Allthough not widespread, you might find asbestos in carpets.
Asbestos fibers could lurk in the carpet underlay, in the carpet adhesive/glue or naturally stuck in the woven fabric along with regular dust.
Asbestos in carpet underlay
Although carpets don’t contain asbestos normally, it may at times contain asbestos. It has been found that some fibrous backing of certain kinds of carpets contain asbestos. Because of this, it’s not a good practice to assume carpets don’t contain asbestos and skip the sampling of carpets material.
Asbestos-contaminated carpet padding has been widely reported in Australia, creating a public stir.
There is a slight possibility that some older hair felt-style underlay manufactured and installed prior to the early 1970s may have incorporated material sourced from hessian bags that were used to transport raw asbestos, including blue asbestos, from mine sites to processing plants. [source]
Owners concerned about possible asbestos in their fiber-based carpet underlay should contact an accredited asbestos testing laboratory.
Asbestos in carpet glue
Often, mastic, or glue as it is refered to sometimes, may contain asbestos even though the carpets themselves are negative for asbestos. There are two kinds of mastic associated with carpets, the brown mastic and the black asphaltic mastic. Generally, the black asphaltic mastic are more likely to contain asbestos than its brown counterparts.

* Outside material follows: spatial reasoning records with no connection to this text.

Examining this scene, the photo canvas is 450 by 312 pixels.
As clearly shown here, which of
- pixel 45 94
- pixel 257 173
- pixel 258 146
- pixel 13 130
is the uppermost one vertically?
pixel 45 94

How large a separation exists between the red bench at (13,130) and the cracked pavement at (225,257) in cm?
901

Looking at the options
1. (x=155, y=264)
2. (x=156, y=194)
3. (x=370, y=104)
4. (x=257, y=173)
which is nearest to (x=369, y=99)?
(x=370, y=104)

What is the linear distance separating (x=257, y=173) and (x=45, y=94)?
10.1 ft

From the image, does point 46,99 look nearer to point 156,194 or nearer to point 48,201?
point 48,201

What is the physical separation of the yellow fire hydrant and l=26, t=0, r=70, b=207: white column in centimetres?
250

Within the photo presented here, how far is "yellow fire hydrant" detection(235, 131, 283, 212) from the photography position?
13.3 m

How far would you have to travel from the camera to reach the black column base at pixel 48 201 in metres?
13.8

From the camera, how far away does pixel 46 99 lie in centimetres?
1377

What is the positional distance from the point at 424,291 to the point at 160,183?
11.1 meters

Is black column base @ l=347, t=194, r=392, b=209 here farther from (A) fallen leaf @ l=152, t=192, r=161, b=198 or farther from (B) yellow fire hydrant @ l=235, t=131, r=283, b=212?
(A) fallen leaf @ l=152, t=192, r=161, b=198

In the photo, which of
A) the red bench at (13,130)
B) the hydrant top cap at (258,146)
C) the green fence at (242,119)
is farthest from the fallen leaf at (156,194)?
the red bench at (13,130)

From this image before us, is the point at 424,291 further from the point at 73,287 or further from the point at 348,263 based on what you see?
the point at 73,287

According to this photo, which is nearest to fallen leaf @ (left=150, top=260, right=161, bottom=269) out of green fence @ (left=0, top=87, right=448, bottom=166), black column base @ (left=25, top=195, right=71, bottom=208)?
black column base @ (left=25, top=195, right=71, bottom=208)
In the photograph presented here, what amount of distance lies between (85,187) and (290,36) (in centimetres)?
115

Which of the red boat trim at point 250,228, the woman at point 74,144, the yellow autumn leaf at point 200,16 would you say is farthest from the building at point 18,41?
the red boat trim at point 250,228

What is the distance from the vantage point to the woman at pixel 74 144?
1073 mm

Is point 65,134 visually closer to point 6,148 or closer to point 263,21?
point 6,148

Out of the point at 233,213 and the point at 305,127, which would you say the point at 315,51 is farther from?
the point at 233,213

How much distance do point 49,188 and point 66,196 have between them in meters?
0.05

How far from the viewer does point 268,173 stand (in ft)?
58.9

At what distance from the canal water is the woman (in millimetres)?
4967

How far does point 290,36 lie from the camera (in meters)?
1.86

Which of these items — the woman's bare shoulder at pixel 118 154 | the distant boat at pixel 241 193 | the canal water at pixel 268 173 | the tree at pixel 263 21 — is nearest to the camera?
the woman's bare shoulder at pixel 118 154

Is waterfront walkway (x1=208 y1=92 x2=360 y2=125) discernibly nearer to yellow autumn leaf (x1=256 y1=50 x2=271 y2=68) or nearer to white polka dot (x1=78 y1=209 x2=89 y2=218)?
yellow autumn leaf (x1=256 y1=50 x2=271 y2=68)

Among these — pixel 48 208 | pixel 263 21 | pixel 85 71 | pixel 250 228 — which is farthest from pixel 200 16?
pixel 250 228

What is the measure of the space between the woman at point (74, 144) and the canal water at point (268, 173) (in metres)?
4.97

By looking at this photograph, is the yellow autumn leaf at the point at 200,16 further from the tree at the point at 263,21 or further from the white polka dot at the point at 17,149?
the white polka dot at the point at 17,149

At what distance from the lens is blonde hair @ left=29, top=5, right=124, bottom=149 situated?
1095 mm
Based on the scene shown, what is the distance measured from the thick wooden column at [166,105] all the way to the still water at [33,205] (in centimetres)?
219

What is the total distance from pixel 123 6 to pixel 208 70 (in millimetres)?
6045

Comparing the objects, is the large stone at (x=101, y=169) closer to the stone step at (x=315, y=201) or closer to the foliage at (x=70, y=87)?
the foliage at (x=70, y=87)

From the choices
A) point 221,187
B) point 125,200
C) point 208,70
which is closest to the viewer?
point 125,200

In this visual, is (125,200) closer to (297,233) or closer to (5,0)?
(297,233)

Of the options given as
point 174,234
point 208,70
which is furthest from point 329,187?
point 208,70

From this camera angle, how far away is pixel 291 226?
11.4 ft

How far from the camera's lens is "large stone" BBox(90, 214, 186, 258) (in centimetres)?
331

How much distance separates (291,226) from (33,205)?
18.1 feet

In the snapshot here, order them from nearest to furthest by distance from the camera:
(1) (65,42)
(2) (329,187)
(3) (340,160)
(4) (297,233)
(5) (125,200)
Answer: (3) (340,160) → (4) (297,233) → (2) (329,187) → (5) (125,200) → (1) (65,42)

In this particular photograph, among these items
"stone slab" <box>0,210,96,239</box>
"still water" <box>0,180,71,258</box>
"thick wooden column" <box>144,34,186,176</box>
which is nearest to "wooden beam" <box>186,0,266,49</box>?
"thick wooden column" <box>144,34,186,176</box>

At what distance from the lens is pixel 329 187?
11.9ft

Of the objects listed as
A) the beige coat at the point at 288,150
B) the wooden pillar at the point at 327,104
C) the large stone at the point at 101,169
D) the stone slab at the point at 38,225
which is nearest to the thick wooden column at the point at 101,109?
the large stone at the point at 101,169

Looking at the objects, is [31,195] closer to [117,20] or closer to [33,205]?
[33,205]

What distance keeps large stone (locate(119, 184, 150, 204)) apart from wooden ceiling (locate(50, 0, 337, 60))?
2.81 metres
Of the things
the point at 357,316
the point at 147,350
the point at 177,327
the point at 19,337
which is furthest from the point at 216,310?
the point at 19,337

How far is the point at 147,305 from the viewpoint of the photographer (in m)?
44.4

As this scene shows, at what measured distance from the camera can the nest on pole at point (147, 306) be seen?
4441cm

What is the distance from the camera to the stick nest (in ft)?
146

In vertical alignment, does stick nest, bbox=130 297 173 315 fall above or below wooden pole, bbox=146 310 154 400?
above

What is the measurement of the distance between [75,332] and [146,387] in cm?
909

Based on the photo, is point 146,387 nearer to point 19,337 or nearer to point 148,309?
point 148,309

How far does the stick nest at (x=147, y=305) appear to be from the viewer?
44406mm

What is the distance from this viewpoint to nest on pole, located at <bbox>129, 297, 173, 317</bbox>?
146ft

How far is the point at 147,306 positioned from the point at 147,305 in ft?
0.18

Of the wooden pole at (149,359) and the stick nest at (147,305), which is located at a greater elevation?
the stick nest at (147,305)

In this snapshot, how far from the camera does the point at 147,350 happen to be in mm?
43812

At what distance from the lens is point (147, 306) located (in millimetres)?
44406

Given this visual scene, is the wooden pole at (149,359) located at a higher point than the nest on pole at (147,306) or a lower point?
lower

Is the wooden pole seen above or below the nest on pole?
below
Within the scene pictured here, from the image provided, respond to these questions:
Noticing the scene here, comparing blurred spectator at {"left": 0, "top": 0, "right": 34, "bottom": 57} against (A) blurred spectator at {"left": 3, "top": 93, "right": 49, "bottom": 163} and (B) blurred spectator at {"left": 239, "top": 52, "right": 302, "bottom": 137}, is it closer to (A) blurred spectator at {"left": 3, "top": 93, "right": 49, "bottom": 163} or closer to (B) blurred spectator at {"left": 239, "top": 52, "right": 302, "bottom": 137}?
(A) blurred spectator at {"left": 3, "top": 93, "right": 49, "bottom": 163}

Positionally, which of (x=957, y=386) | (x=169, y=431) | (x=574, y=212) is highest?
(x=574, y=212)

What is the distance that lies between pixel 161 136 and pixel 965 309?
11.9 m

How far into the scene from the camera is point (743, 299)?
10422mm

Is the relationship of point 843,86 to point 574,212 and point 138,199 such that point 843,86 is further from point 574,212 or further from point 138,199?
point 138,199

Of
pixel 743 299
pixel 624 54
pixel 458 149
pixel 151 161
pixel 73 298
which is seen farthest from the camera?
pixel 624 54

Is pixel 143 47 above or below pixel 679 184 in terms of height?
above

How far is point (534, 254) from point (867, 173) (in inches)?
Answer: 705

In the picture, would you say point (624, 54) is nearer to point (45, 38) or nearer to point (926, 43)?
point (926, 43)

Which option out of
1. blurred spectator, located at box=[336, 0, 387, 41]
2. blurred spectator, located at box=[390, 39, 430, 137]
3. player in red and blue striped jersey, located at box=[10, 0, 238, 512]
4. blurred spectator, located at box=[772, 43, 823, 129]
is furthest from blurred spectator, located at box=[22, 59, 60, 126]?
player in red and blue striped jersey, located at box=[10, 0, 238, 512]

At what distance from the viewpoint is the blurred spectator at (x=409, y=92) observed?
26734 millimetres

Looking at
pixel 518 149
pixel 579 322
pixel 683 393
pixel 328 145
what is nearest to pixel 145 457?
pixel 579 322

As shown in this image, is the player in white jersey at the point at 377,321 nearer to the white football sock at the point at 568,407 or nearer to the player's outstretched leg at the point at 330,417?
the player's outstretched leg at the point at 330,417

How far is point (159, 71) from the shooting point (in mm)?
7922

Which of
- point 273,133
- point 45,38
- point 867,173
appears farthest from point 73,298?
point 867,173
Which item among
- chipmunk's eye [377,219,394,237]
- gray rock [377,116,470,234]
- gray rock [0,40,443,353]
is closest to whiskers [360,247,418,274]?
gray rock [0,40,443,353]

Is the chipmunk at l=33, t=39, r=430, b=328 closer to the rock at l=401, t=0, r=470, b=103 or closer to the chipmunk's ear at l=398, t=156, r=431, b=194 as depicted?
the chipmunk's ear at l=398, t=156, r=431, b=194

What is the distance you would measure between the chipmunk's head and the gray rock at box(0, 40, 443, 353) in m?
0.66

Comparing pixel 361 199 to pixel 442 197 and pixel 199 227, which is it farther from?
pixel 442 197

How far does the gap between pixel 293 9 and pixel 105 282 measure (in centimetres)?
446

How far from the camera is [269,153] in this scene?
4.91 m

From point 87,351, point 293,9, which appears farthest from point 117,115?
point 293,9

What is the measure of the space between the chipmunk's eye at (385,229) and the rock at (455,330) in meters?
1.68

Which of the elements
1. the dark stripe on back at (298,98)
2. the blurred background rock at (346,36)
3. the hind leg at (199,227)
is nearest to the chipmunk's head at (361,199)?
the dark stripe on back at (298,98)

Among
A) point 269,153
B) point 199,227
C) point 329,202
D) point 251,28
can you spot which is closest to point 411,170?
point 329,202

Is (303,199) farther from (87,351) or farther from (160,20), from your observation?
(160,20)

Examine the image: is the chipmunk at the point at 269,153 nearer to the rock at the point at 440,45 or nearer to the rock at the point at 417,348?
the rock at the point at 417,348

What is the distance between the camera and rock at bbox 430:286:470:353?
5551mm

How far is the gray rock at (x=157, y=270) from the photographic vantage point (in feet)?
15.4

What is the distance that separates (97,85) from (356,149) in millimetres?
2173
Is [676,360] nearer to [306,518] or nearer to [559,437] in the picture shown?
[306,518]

Asbestos naturally stuck in carpet fabric
Because of its fibrous nature, carpets are good reserviors for asbestos, and a continuing source of releasing asbestos into the air once it’s trapped in it. There has been study done that shows available cleaning methods for fabric items that were significantly impacted by asbestos dust or debris may not be sufficient to address the health risk associated. Using vacuum cleaners that lack sufficient particle filters (hepa 13+) on carpets having lots of dust particles stuck in it (including asbestos), will result in asbestos fibers getting airbourne, which pose a health risk.